#### [Consigne rédigée]
Poursuivez, s'il vous plaît, l'extrait ci-dessous sur l'Église et les rois francs, en reprenant juste après sa dernière phrase.

#### [Extrait source]

* * *

Le Roi est le roi des prêtres.  Au Vème Siècle, on prescrivait à tout curé de vivre d’un travail manuel. Sous la dynastie mérovingienne, il a droit à un petit domaine. Il vit du travail des autres, c’est le début des « bénéfices » Comme le note Jacques Mercier : «  Si la période mérovingienne fut donc à bien des égards une période de régression… c’est pourtant alors que s’est réalisée la profonde compénétration de deux mondes jadis ennemis et de deux civilisations complètement étrangères l’une à l’autre, condition essentielle pour la formation d’une chrétienté, qui n’est rien d’autre en somme que la synthèse de la Romania et de la Barbarie unies dans la même foi ».

Le temps des Carolingiens


Cette dynastie s’effondre et ouvre une nouvelle période de dislocation. Charles Martel et ses descendants font s’atteler à refaire l’unité du royaume. Ils sont des Rhénans, ils vont conquérir la Germanie. Le centre de gravité se déplace de Paris vers Aix-la-Chapelle. Ils vont constituer le saint-empire romain-germanique, ancêtre de l’Union européenne.

Charles Martel se présente comme le vainqueur des arabes, ce qui lui attire la sympathie de l’Eglise. C’est le pape lui-même qui « ordonnera » à son fils Pépin le Bref de se faire roi. En échange les carolingiens vont évangéliser complètement leur royaume. Le capitulaire saxon est résumé à l’époque par la formule : « le christianisme ou la mort ». Charlemagne ira bien sur défendre le pape contre les attaques des Lombards. L’Eglise lui donnera, à son tour, le nom de nouveau Constantin. La nostalgie perdure.

Il établit une société qui pourrait se définir par la collaboration des classes sociales qu’on appelle à cette époque l’ordo, l’ordre social. Il le léguera au Moyen Age et à l’Ancien Régime et ses trois ordres. C’est l’époque où chacun sert l’Eglise, le chevalier par son sang, le paysan par son travail et le prêtre par ses prières. Cherchez le parasite.
 

Le Moyen Age


Cette période est contradictoire à plus d’un titre. D’un côté, l’emprise de la région se veut totale. Comme le dit à l’époque l’abbé Abbon à propos du roi : «  En théorie l’élection est libre, mais dès que le roi est élu et sacré, tous lui doivent l’obéissance. A partir du moment du sacre, désobéir au roi, c’est désobéir à Dieu lui-même ». L’Eglise commande, mais elle est un instrument de marchandise. On devient évêque comme on traite un marché, à prix d’argent. C’est la simonie, du nom de Simon le magicien qui voulait, dit-on, acheter leurs privilèges spirituels aux Apôtres. Le complément, c’est le nicolaïsme, le concubinage des clercs.

* * *

#### [Extraits de données]
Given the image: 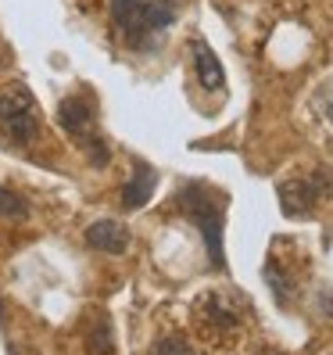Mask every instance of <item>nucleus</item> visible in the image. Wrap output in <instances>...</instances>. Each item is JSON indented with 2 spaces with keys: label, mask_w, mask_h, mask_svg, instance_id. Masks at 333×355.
<instances>
[{
  "label": "nucleus",
  "mask_w": 333,
  "mask_h": 355,
  "mask_svg": "<svg viewBox=\"0 0 333 355\" xmlns=\"http://www.w3.org/2000/svg\"><path fill=\"white\" fill-rule=\"evenodd\" d=\"M0 133L15 148H26V144H33L39 137L36 101H33L26 83H11V87L0 90Z\"/></svg>",
  "instance_id": "obj_2"
},
{
  "label": "nucleus",
  "mask_w": 333,
  "mask_h": 355,
  "mask_svg": "<svg viewBox=\"0 0 333 355\" xmlns=\"http://www.w3.org/2000/svg\"><path fill=\"white\" fill-rule=\"evenodd\" d=\"M0 216H8V219H26V216H29V205L18 198L15 191L0 187Z\"/></svg>",
  "instance_id": "obj_9"
},
{
  "label": "nucleus",
  "mask_w": 333,
  "mask_h": 355,
  "mask_svg": "<svg viewBox=\"0 0 333 355\" xmlns=\"http://www.w3.org/2000/svg\"><path fill=\"white\" fill-rule=\"evenodd\" d=\"M194 72H197V83L204 90H219L222 87V65H219V58L212 54V47H208L204 40L194 44Z\"/></svg>",
  "instance_id": "obj_8"
},
{
  "label": "nucleus",
  "mask_w": 333,
  "mask_h": 355,
  "mask_svg": "<svg viewBox=\"0 0 333 355\" xmlns=\"http://www.w3.org/2000/svg\"><path fill=\"white\" fill-rule=\"evenodd\" d=\"M154 355H194V348L186 345L183 338H165V341L154 348Z\"/></svg>",
  "instance_id": "obj_11"
},
{
  "label": "nucleus",
  "mask_w": 333,
  "mask_h": 355,
  "mask_svg": "<svg viewBox=\"0 0 333 355\" xmlns=\"http://www.w3.org/2000/svg\"><path fill=\"white\" fill-rule=\"evenodd\" d=\"M326 191V180L323 176H312V180H298V183H287L280 187V205L287 216H298V212H308Z\"/></svg>",
  "instance_id": "obj_5"
},
{
  "label": "nucleus",
  "mask_w": 333,
  "mask_h": 355,
  "mask_svg": "<svg viewBox=\"0 0 333 355\" xmlns=\"http://www.w3.org/2000/svg\"><path fill=\"white\" fill-rule=\"evenodd\" d=\"M115 341H111V327L108 323H97L90 330V355H111Z\"/></svg>",
  "instance_id": "obj_10"
},
{
  "label": "nucleus",
  "mask_w": 333,
  "mask_h": 355,
  "mask_svg": "<svg viewBox=\"0 0 333 355\" xmlns=\"http://www.w3.org/2000/svg\"><path fill=\"white\" fill-rule=\"evenodd\" d=\"M57 126L65 130L82 151H87V158L93 165H108L111 151H108V144H104V137L97 130V119H93V104L90 101L65 97V101H61V108H57Z\"/></svg>",
  "instance_id": "obj_3"
},
{
  "label": "nucleus",
  "mask_w": 333,
  "mask_h": 355,
  "mask_svg": "<svg viewBox=\"0 0 333 355\" xmlns=\"http://www.w3.org/2000/svg\"><path fill=\"white\" fill-rule=\"evenodd\" d=\"M87 244L93 252H108V255H122L129 248V230L115 223V219H97L87 226Z\"/></svg>",
  "instance_id": "obj_6"
},
{
  "label": "nucleus",
  "mask_w": 333,
  "mask_h": 355,
  "mask_svg": "<svg viewBox=\"0 0 333 355\" xmlns=\"http://www.w3.org/2000/svg\"><path fill=\"white\" fill-rule=\"evenodd\" d=\"M154 187H158V173L151 169L147 162H136L133 165V180L126 183V191H122V201H126V208H143L151 201Z\"/></svg>",
  "instance_id": "obj_7"
},
{
  "label": "nucleus",
  "mask_w": 333,
  "mask_h": 355,
  "mask_svg": "<svg viewBox=\"0 0 333 355\" xmlns=\"http://www.w3.org/2000/svg\"><path fill=\"white\" fill-rule=\"evenodd\" d=\"M326 115H330V122H333V101L326 104Z\"/></svg>",
  "instance_id": "obj_12"
},
{
  "label": "nucleus",
  "mask_w": 333,
  "mask_h": 355,
  "mask_svg": "<svg viewBox=\"0 0 333 355\" xmlns=\"http://www.w3.org/2000/svg\"><path fill=\"white\" fill-rule=\"evenodd\" d=\"M111 22L129 47H151L154 36L176 22V4L172 0H111Z\"/></svg>",
  "instance_id": "obj_1"
},
{
  "label": "nucleus",
  "mask_w": 333,
  "mask_h": 355,
  "mask_svg": "<svg viewBox=\"0 0 333 355\" xmlns=\"http://www.w3.org/2000/svg\"><path fill=\"white\" fill-rule=\"evenodd\" d=\"M179 201L186 205V212H190V219L197 223V230L204 234V244H208V259H212L215 266L226 262L222 255V198L215 201L212 194H201V187H183L179 191Z\"/></svg>",
  "instance_id": "obj_4"
}]
</instances>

* * *

#### [Réponse à la consigne]
La religion envahit toute la société, en réaction la société envahit l’Eglise de ses mœurs. Des réactions se font jour à cette emprise du religieux.  Les chansons de geste de la Chevalerie ne doivent rien au clergé, ils sont l’affirmation d’une classe « laïque » qui cherche à s’exprimer.

Le dénommé saint Bernard va dénoncer l’opulence de Cluny et fonder l’abbaye de Clairvaux. Il devient le maître à penser du royaume. A sa mort en 1153, la monarchie va s’affirmer, dans un combat politique contre l’Eglise pour assurer les prérogatives royales, de plus en plus comme le leadership de la société. La période qui s’ouvre est celle des « Rois Très Chrétiens ».

Mais les conflits continuent entre les pouvoirs. Sous le règne de « saint Louis », c’est la querelle entre les ordres mendiants qui dépendent du pape et le clergé séculier sous la dépendance du Roi. Les deux sont chrétiens, mais c’est à qui dirigera la société. C’est le début de l’affrontement sur l’Université de Paris dont l’enjeu était aussi celui de l’influence du Pape ou du Roi. Philippe le Bel réintroduit la devise romaine : « ce qui plait au prince vaut loi ». L’université est le terrain de la lutte entre les deux pouvoirs. Elle va déboucher sur l ‘édification de la théorie du gallicanisme.

Les partisans des deux doctrines ( l’ultramontanisme et le gallicanisme) vont dès lors s’affronter pour des siècles. Ceux du Roi font valoir que le Pape est désigné par élection alors que le Roi l’est par succession, ce qui confère au second une primauté sur le premier. Ceci débouchera sur la Pragmatique Sanction de Bourges qui décrétera que le concile est supérieur au pape, que le roi est au-dessus de l’Eglise et que c’est à lui de diriger les affaires de l’Eglise dans le royaume. Désormais, c’est le Roi qui désigne les prélats.

La Renaissance


En 1516, c’est le concordat de Bologne qui affirme solennellement l’égalité du pouvoir royal vis à vis de celui de l’Eglise. Après Marignan, François 1er est en position de force face au pape Léon X. Par le concordat signé, il supprime les élections prévues par la Pragmatique de Bourges et ne mentionne pas la supériorité du concile sur le Pape. Par contre, le Roi met la main sur les biens d’Eglise. Il n’aura pas besoin de rejoindre la Réforme pour utiliser le trésor de l’Eglise. C’est   l’entente des larrons en foire. Despote un peu éclairé au début de son règne, il engrange les dividendes du concordat, il en respecte les clauses et pourchasse les protestants et Erasme.

Au milieu des années 1500 la Réforme ne peut plus être désormais ramenée dans le giron de l’Eglise. Luther théorise en Allemagne, Calvin organise à Genève. La rupture s’organise. Ce dernier réinvente la doctrine de la prédestination du peuple élu. L’université de Paris est en ébullition, En 1536, Ignace de Loyola y recrute ses premiers disciples. La Compagnie de Jésus va désormais servir de police politique à la papauté. La France est en effet un pays décisif, elle est la charnière entre les pays catholiques et les réformés. Si la digue française tient, la papauté peut tenir. Si elle rompt, tout peut être perdu. C’est cette situation qui va expliquer l’apprêté du combat qui va se livrer pour des siècles et des siècles, selon la formule.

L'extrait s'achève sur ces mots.